■ EXERCISE DESCRIPTION
For the records below, reproduce exactly the line that contains "and degradation |" and all subsequent lines, with nothing left out and nothing added.

(Collection entries)
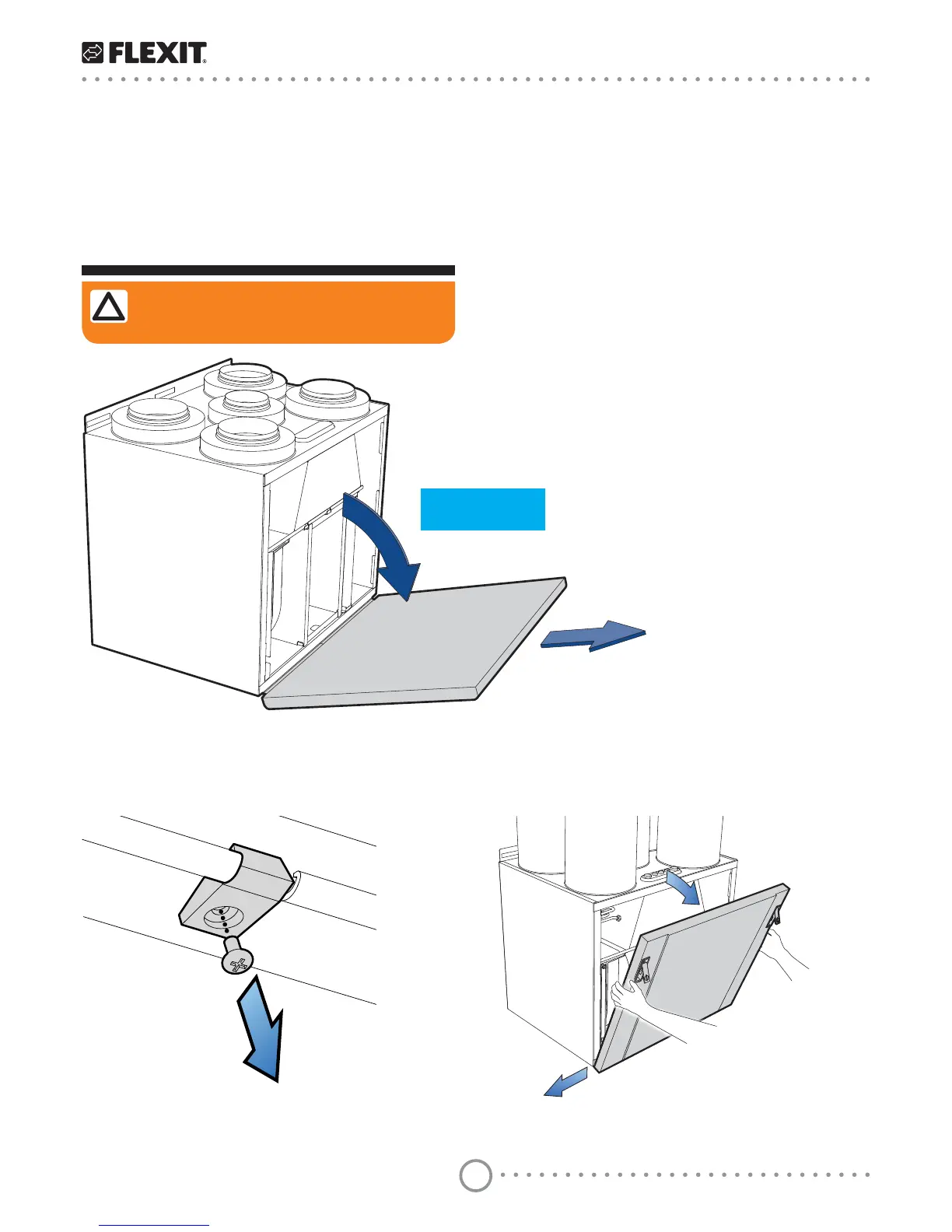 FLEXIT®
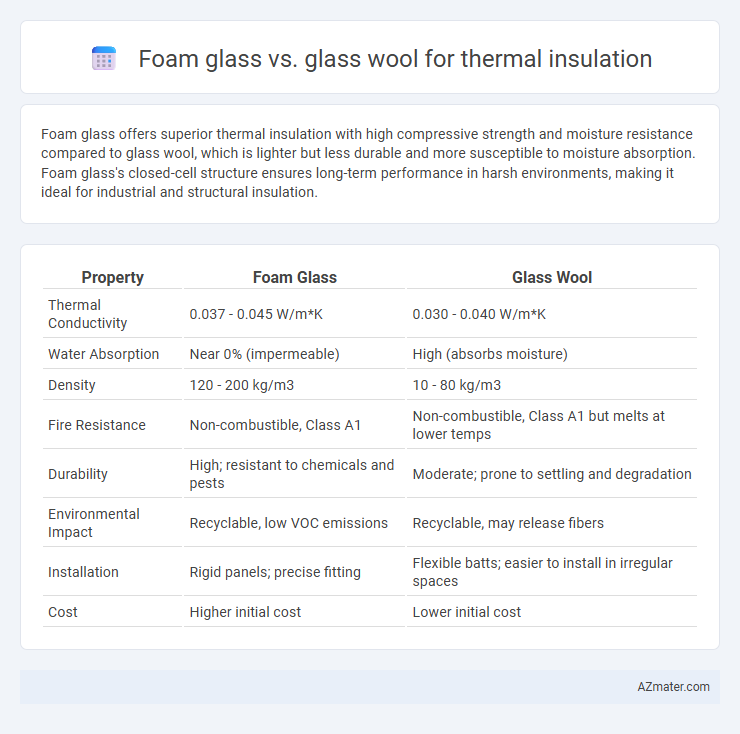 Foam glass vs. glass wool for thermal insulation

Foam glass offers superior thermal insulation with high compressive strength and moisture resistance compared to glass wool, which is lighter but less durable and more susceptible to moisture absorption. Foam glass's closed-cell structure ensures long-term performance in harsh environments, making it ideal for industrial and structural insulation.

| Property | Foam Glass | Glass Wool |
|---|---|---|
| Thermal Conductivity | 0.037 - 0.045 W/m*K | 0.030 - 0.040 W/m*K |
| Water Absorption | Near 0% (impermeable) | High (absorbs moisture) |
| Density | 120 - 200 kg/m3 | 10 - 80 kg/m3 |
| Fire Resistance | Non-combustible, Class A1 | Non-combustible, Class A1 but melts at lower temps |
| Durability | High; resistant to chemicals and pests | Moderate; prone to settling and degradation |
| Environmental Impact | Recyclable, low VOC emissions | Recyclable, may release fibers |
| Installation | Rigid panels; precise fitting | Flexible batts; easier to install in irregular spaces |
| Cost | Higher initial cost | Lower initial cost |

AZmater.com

■ WRITTEN SOLUTION
| Durability | High; resistant to chemicals and pests | Moderate; prone to settling and degradation |
| Environmental Impact | Recyclable, low VOC emissions | Recyclable, may release fibers |
| Installation | Rigid panels; precise fitting | Flexible batts; easier to install in irregular spaces |
| Cost | Higher initial cost | Lower initial cost |

AZmater.com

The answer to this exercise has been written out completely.